┌─ DATA TO USE

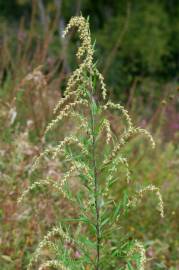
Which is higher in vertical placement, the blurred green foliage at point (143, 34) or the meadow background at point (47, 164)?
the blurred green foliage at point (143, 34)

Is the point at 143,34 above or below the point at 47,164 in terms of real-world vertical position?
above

└─
┌─ DATA TO USE

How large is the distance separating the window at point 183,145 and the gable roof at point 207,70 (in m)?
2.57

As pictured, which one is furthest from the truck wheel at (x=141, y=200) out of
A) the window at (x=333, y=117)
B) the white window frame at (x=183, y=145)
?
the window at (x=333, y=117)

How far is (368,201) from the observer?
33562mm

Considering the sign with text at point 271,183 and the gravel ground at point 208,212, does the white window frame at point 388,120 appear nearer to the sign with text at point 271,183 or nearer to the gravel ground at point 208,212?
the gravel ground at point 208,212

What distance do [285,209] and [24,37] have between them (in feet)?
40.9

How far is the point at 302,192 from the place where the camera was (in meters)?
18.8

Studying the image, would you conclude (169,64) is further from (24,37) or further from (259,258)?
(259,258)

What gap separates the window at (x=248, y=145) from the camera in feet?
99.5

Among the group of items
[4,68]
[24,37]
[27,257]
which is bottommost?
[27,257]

└─
┌─ DATA TO USE

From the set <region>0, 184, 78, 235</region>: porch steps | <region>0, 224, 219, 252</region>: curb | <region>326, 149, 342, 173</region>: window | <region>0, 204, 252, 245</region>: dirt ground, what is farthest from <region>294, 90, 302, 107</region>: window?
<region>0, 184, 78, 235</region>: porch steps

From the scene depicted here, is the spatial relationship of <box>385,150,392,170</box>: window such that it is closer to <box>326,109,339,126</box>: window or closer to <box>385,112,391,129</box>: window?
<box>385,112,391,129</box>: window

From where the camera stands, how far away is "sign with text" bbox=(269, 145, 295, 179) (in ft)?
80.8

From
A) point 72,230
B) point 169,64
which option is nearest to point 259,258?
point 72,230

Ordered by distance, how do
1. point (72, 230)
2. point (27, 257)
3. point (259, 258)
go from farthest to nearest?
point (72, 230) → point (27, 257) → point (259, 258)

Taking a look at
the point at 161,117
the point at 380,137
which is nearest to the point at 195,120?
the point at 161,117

└─

### DIRECTION
Please quote the data above word for word, from the line containing "From where the" down through the line containing "point (72, 230) →".

### ANSWER BELOW
From where the camera stands, how far away is "sign with text" bbox=(269, 145, 295, 179) (in ft)?
80.8

From
A) point 72,230
B) point 169,64
which option is nearest to point 259,258?
point 72,230

Ordered by distance, how do
1. point (72, 230)
2. point (27, 257)
3. point (259, 258)
go from farthest to nearest?
point (72, 230) → point (27, 257) → point (259, 258)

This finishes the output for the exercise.